Companies Unready To Comply With New Data Protection Law

Thailand’s first and controversial personal data protection law comes into force today despite being postponed twice in three years and against last-minute efforts by the private sector to delay its implementation.

According to official government information, the 2019 Personal Data Protection Act (PDPA) was imposed to guarantee that people’s personal data is protected. The ruling also obliges state companies and agencies to collect, process, disclose and use personal information under several regulations.

It also applies to controllers and data processors outside the country who process personal data of people in Thailand, monitor them, or offer goods and services.

Such controllers and data processors must also obtain legal permission from the data owners to carry out any aforementioned activity.

However, many companies say they are not ready to comply with the PDPA. A recent survey showed that only 8% of almost 4,000 companies had taken steps to fully comply with the new law.

In contrast, 31% of companies said they had not started the compliance process, arguing that the most challenging requirements to comply with the PDPA were records of personal data processing.

Executives also believe that companies that are not prepared to comply with the new law risk being blackmailed or receiving threats to sue regulators.

Other experts argue that PDPA breach lawsuits could scare away international investors and encourage them to invest in countries that do not have strict personal data legislation.

Regarding penalties for violators, the government explained that those who violate the PDPA might be subject to civil and/or criminal penalties.

The data privacy law states that anyone who fraudulently uses or discloses personal data can face a maximum prison term of up to six months or be fined up to 500,000 baht.
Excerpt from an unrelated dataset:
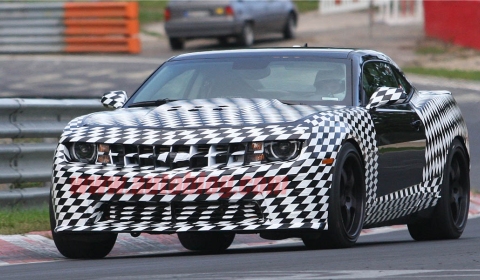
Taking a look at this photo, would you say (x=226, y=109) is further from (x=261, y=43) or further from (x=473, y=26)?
(x=261, y=43)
Also, those who illegally abuse personal data can be punished with a year in jail or receive a fine of up to one million baht.

The PDPA also allows damaged parties to take civil action against violators for compensation, with administrative fines ranging from 500,000 to 1 million baht.

Data protection law protects details such as names, date of birth, home address, email address, identification card number, passport number, telephone number, educational information, height, weight, medical history, and criminal record. It also encompasses fingerprints, iris patterns, and facial patterns.

The PDPA also prohibits collecting any information regarding racial or ethnic origin, religious beliefs, cults, political opinions, philosophical beliefs, sexual behavior, disability, genetic data, union information, and biometric data.